Switch "closer" to "nearer" in the data from the line with "Taking a look" through the end, and give those lines back with nothing else changed.

### Data extract
++++++
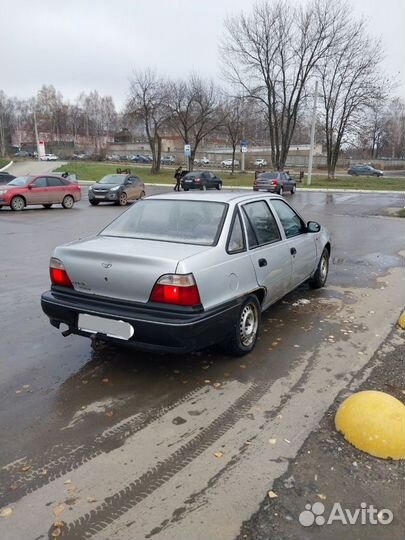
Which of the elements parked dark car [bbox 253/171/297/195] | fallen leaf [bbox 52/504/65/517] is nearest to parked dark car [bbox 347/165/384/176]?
parked dark car [bbox 253/171/297/195]

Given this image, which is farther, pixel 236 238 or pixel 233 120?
pixel 233 120

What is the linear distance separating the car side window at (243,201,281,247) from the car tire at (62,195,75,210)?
16490 millimetres

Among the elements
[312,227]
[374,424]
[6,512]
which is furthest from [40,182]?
[374,424]

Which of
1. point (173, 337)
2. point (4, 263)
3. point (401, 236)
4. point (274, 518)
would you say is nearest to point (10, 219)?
point (4, 263)

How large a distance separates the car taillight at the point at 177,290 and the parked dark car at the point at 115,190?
18.8m

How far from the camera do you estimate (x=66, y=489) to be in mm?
2545

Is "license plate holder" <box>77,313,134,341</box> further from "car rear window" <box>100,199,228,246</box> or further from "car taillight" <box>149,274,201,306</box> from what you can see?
A: "car rear window" <box>100,199,228,246</box>

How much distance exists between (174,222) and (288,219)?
1.81 metres

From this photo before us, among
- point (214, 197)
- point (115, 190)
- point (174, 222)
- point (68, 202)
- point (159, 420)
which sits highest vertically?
point (214, 197)

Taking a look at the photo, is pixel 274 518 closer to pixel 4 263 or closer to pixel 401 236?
pixel 4 263

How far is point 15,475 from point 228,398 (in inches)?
64.9

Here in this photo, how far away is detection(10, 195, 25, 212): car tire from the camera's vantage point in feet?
59.7

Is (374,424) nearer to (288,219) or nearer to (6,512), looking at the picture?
(6,512)

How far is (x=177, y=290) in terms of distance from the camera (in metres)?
3.46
++++++
### Exercise solution
Taking a look at the photo, is pixel 274 518 nearer to pixel 4 263 or nearer to pixel 401 236?
pixel 4 263

How far is point 15,475 from point 228,398 (in inches)?
64.9

Here in this photo, how far away is detection(10, 195, 25, 212): car tire from the camera's vantage point in feet?
59.7

Is (374,424) nearer to (288,219) or nearer to (6,512), looking at the picture?
(6,512)

How far is (x=177, y=290) in terms of distance from the camera (in metres)?
3.46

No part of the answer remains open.